I think I see 50-70% that have reasonable health for their age/circumstance, are teachable and have something that can be worked on (the more knees I see the higher this percentage).

This number has gone down with the increase in chronic illness. I used to have more blue haired ladies as I affectionately thought of them, the 80 somethings who were aging as expected.

And what department do you work?

Specializes in Case mgmt., rehab, (CRRN), LTC & psych.
Did any of you apply to nursing school thinking you'd know what you would be dealing with and then find out it was not all like you thought?
I attended school hoping to end up in LTC with little old ladies and elderly men. I did end up in LTC, but many of the 'residents' were significantly younger than what I envisioned.

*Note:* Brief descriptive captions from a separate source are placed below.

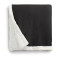 Couverture Sherpa
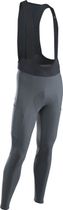 Northwave Extreme Rock MS Bibtight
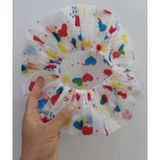  Bao trùm C0856 (TO2623) 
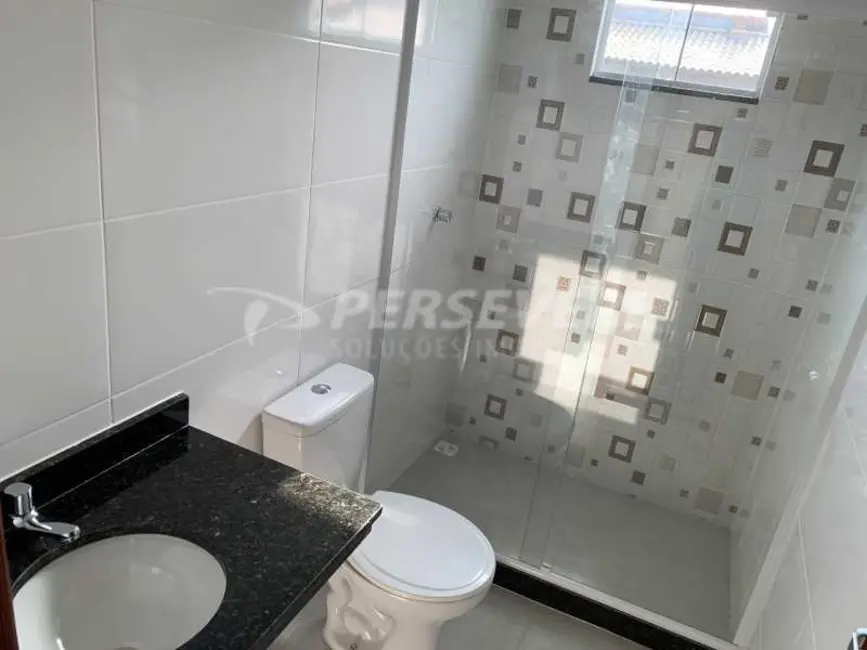 Foto 9 de Casa com 3 quartos à venda em Marica - RJ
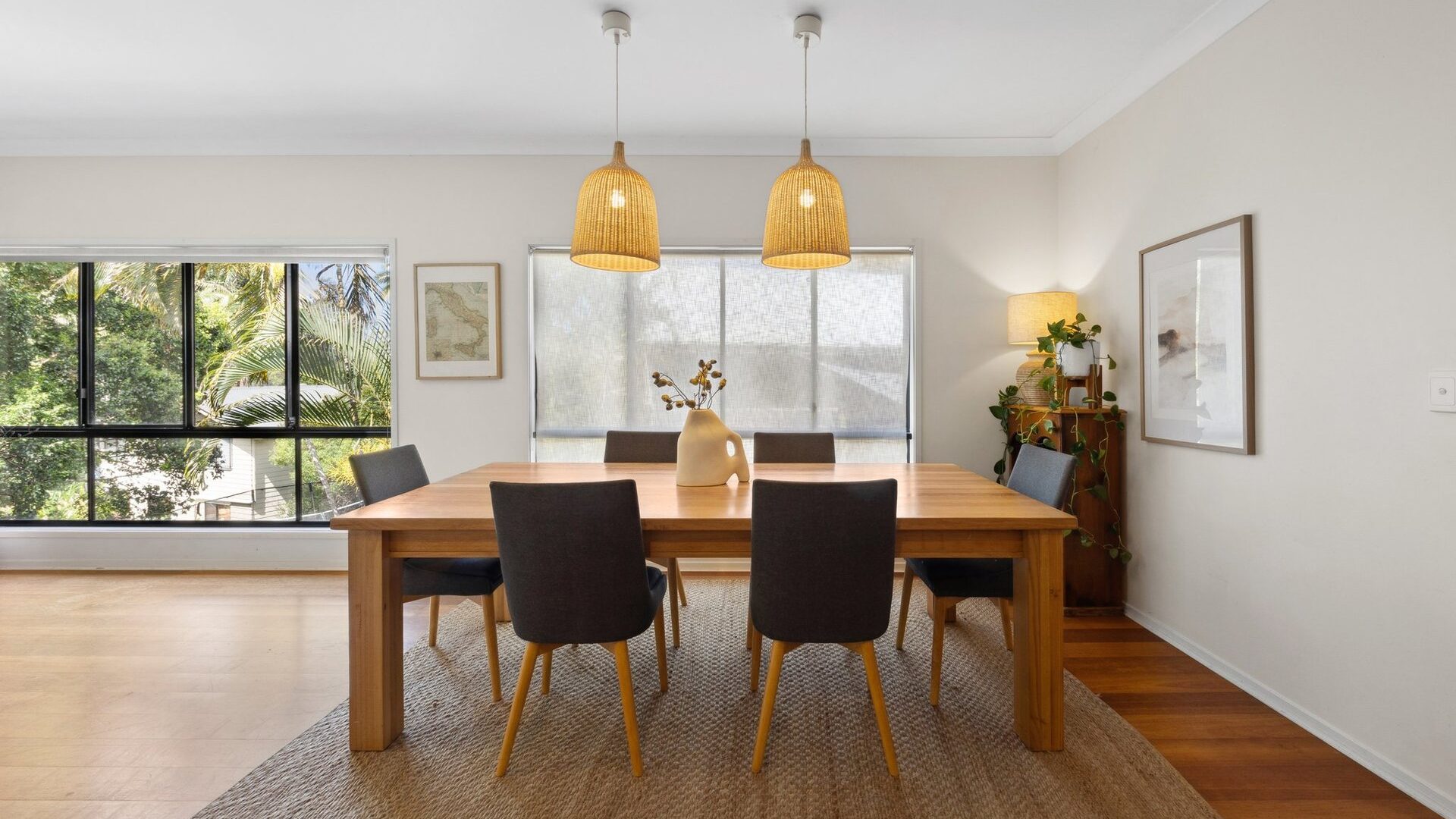 Sold - 12 Endota Street - New Property in Buderim - Real Estate by Stuart Thomas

I left LTC in 2012. A significant percentage of my residents were sick, middle-aged Baby Boomers who were worn down and disabled from noncompliance and hard living. A few were young (20s and 30s) and ended up in LTC due to psychiatric issues and/or hard living.

My youngest resident was a heroin-addicted 28-year-old mother of two young children who got admitted to the LTC to receive IV antibiotics every four hours to treat enfective endocarditis secondary to slamming dope cooked with tap water into her veins.

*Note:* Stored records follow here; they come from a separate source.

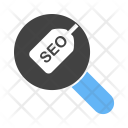 پیش‌نمایش فایل seo-320 از پک بهینه‌سازی موتورهای جستجو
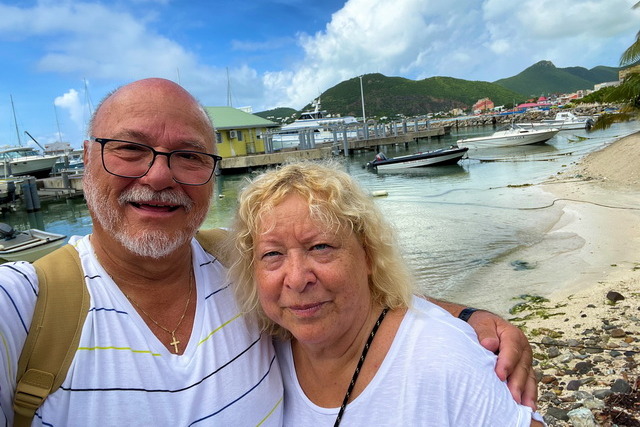 2023 11 09 Abreisetag 004 Fake2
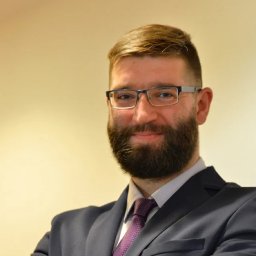 Kancelaria Radcy Prawnego TEMIDA Błażej Kołodziejczyk Radca Prawny - Prawnik Rodzinny Częstochowa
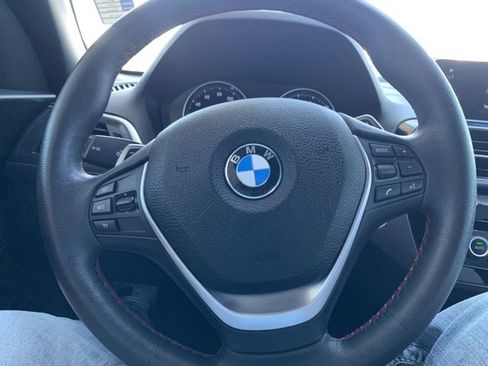 Used 2019 BMW 230i Convertible w/ Premium Package image 21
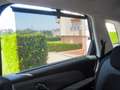 Citroen C4 Picasso BlueHDi 88KW (120CV) Feel Azul - thumbnail 17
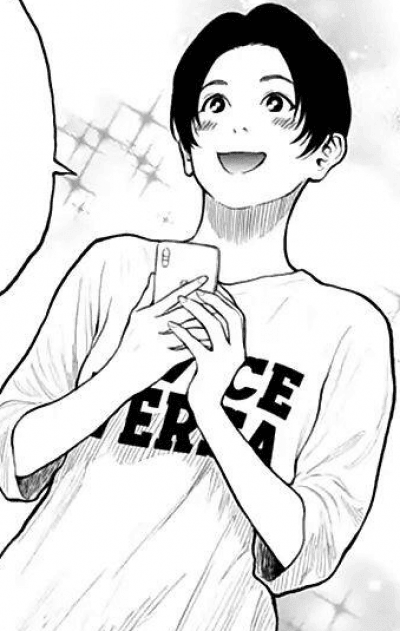 Seto Narumi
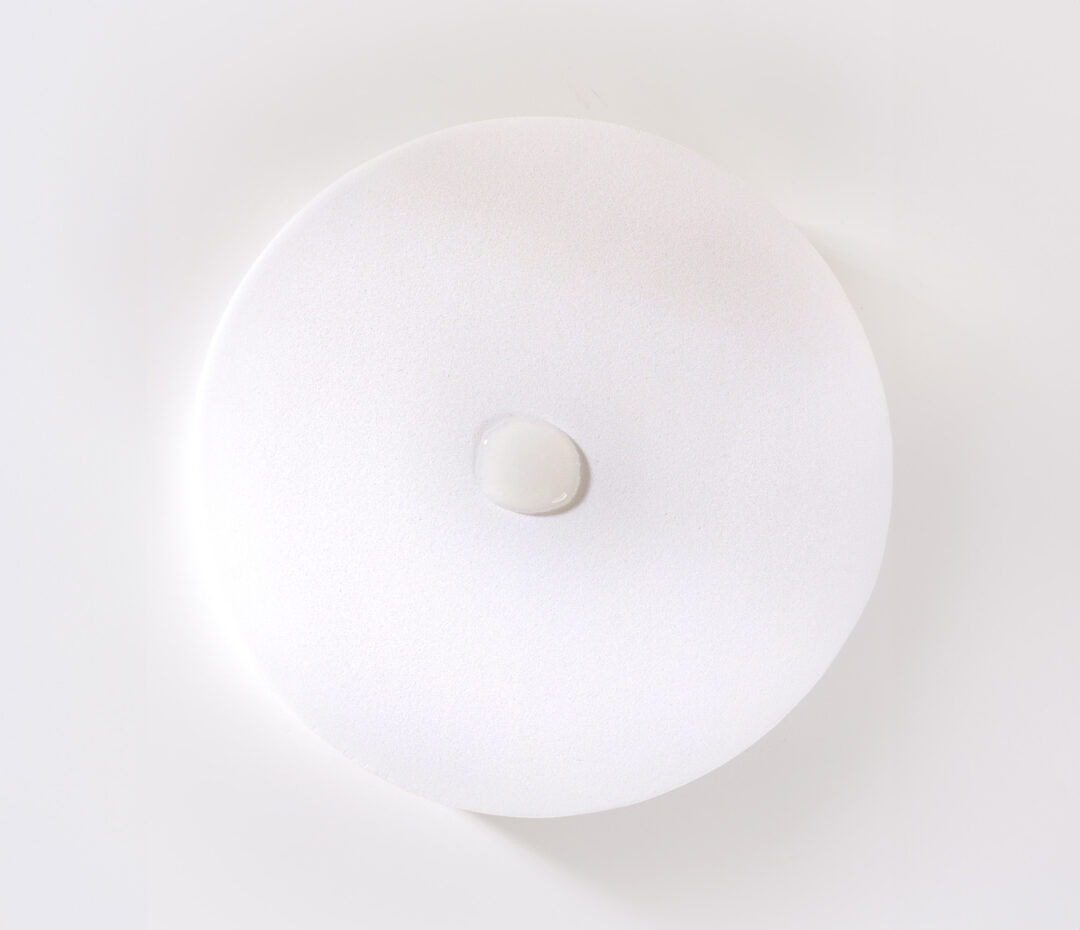 Protect Serum - Image 3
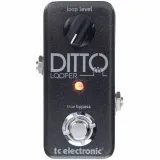 efekt-gitarowy-looper-tc-electronic-ditto-looper-marka-tc-electronic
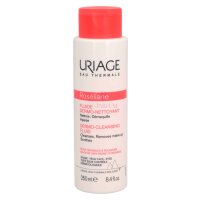 Uriage Roseliane Fluide Nettoyant Cleansing Lotion 250ml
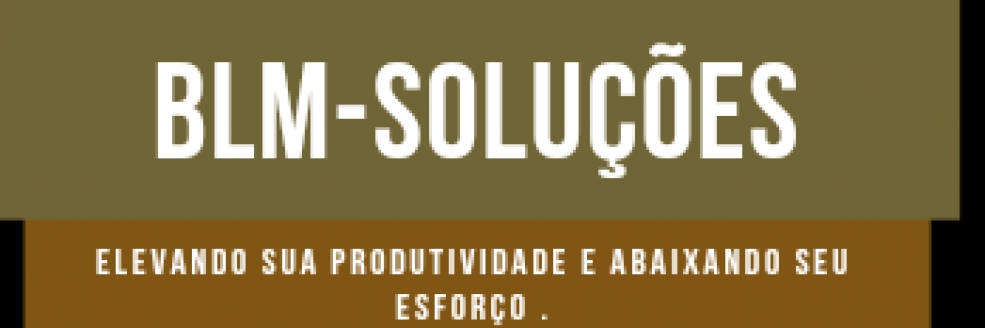 Imagem Ilustrativa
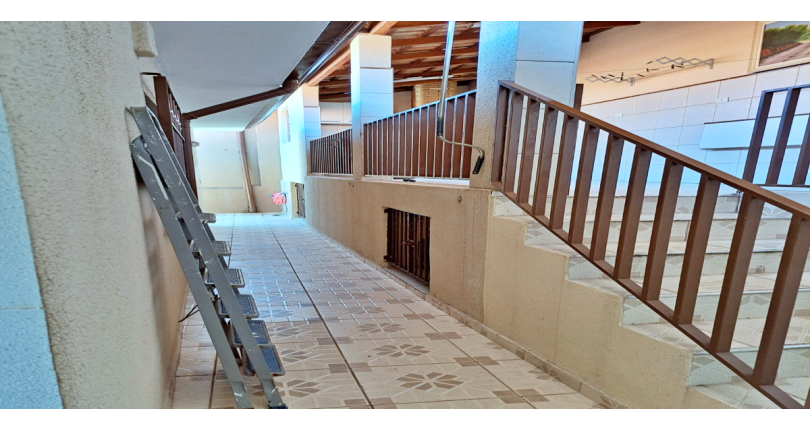 Casa à venda no Bairro da Vila Guedes na Rua Manoel Rodrigues da Costa,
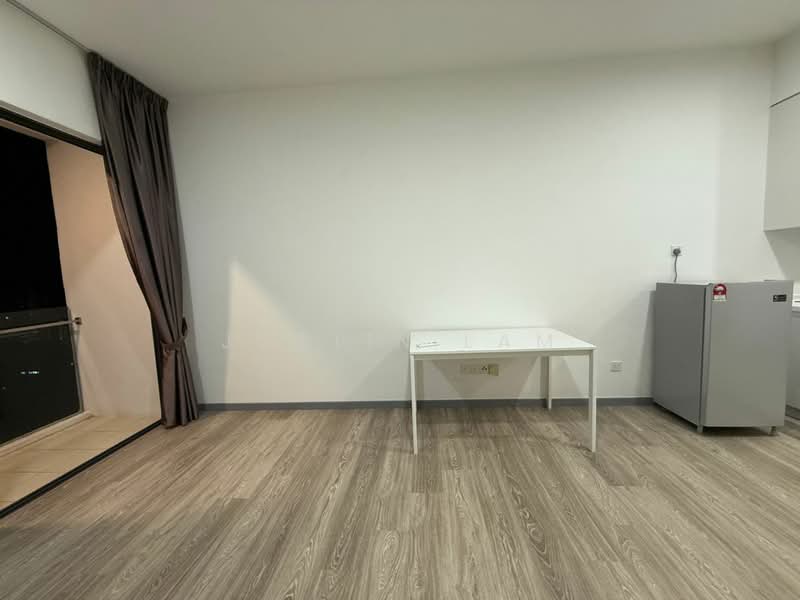 Servis Apartment untuk Disewa di Southlink - Justin Lam - Interior - PropertyGuru.com.my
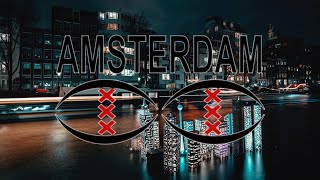 Paul Kalkbrenner - Dockyard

I'm not sure I quite understand what you are asking, but one thing that has changed since I've been a nurse is the use of an ER as a primary care doctor. And yes, much less blue haired ladies. They are in and out now.

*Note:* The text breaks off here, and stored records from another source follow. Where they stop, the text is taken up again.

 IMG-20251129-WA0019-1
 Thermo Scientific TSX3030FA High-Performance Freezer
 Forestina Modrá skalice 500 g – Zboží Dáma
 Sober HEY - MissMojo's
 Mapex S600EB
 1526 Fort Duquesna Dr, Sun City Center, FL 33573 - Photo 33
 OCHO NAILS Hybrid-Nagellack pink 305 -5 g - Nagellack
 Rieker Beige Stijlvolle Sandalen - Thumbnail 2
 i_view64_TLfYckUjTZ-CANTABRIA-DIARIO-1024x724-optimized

(Now working as high school RN.)

Specializes in Orthopedic, LTC, STR, Med-Surg, Tele.

I think a lot of the drug-seeking, coffee-demanding belligerent patients and family members a lot of us complain about (*looks in mirror* GUILTY) can be chalked up to venting. I think a lot of the nurses on here would say that they can't really describe their workday or their patients to someone who isn't a nurse and doesn't get it, myself included. So thus you see a lot of venting posts because it's easy to vent to a group of anonymous colleagues who are in pretty much the same boat and can empathize.

So when I was in nursing school I didn't really envision what kind of patients I'd be taking care of, but more the kind of qualities that I wanted to have a nurse - knowledgeable, compassionate, level-headed, not-easily-fazed. I don't know if that really answers your question, but I hope I didn't come across as snarky in my last post. I guess it's all a matter of perspective?